- Y si me aburro, ¿me quieres más?

Cenicienta, sobria en los colores y en los licores, estaba sentada como una muñeca rota en el pequeño trono. La sala se acababa de vaciar tras la audiencia y sólo quedaban los guardias y la pareja de monarcas.

- Aburrida o no, eres mía, y por eso nunca podré dejar de quererte.

Desde el matrimonio su vida era una cárcel de barrotes dorados y súbditos de yeso. El príncipe llegó a Rey por simple ley de muerte y dio comienzo la nada. Empezaron por cambiarle el nombre, al parecer Cenicienta no era nombre para una reina. Como si Azul I fuese nombre de Rey. La vistieron de consorte, menos escote y más maquillaje, y la enseñaron a parecer un maniquí sin voluntad para acompañar a su marido en las audiencias.

Cuando la reina Cayetana vio tantos buitres dando vueltas a su alrededor supo que debía estar muerta.

Pero siempre quedaba el amor, se decía ella entonces. Azul andaba algo ausente jugueteando con su nuevo cargo vitalicio. "Asuntos de Estado" era la frase que más escuchaba de su boca. Otorgó a Cayetana numerosa compañía, escandalosas muchachas de voces estrepitosas y conversaciones aburridas. No eran nada interesantes, pero hacían tanto ruido que se te olvidaba que alguna vez hubiese existido el silencio. Cotorreaban sobre asuntos de la corte, parloteaban incansables con bromas picantes y risas gritonas. En definitiva, eran las hermanastras que una vez tuvo pero multiplicadas por seis.

Pero siempre queda el amor, se dijo de nuevo, aburrida en el pequeño trono, mirando cómo Azul firmaba documentos tras la audiencia. Había engordado un poco, y aún así seguía siendo el hombre apuesto del que se enamoró. Menos pasional, quizá, pero ¿quién puede juzgar a un rey?

Se levantó silenciosamente y se deslizó fuera de la sala para pasear por los jardines, sacando su vacío al exterior, invisible entre la rutina de palacio. En esos momentos volvía a ser Cenicienta, se descalzaba los tacones y acariciaba la hierba con los talones. Los pasos danzando, los empeines rectos, como si bailase con el aire una música insonora, como si bailase el silencio regalado, como si bailase las notas de un resquicio de libertad, la identidad recuperada por un momento. Nunca había estado tan sola rodeada de tanta gente.

Al anochecer, volvió a calzarse el disfraz de Cayetana y regresó escondiendo las manchas de césped entre los pliegues de la falda. No encontró los zapatos, pero volvería de día a buscarlos. No creía que nadie lo notase si entraba por la zona del servicio. Adoraba esa parte de palacio, ahora parecía que limpiar suelos era lo más parecido a la libertad que había tenido.

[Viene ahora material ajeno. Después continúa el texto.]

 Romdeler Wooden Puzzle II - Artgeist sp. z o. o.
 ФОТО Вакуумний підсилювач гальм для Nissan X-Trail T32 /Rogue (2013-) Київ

A medio camino en el laberinto de pasillos escuchó la voz de su marido el monarca. Susurrando pasos, se asomó a una puerta entornada para encontrarle en posición nada regia sobre una de las criadas. Tan azul y tan sucio al fin y al cabo.

De nuevo Cenicienta, corrió al jardín para llorar el desengaño fuera del reino de Azul. Las lágrimas llevaban disueltos los últimos sentimientos, la sensación de que todo eso importaba, la soledad. Cuando cayó la última, Cenicienta sintió que una nueva dureza la impregnaba. La seguridad de las decisiones tomadas. Un manto de indiferencia. Un hálito de cabreo. Recordó quién le había metido en el disfraz de reina.

- Me cago en la madre de todas las hadas - dijo levantándose, y Campanilla lloró en otro cuento.

Cuando Azul llegó a los aposentos reales, Cenicienta estaba sentada sobre la cama. Estaba seria y descalza, con la mirada alta, ni rastro de las lágrimas, sólo barrera. Si no hubiese estado cansado la hubiese poseído sin tardanza, con esa dignidad en el porte, ese toque rebelde, de repente la deseaba como la primera vez.

Empezó a farfullar las excusas de siempre mientras desabotonaba el uniforme cuando Cenicienta se levantó de golpe y andó hacia él.

- Azul, tenemos que hablar...

Al menos alguien vivió feliz a partir de esa noche. Las perdices siguieron sanas y salvas. Cenicienta es vegetariana.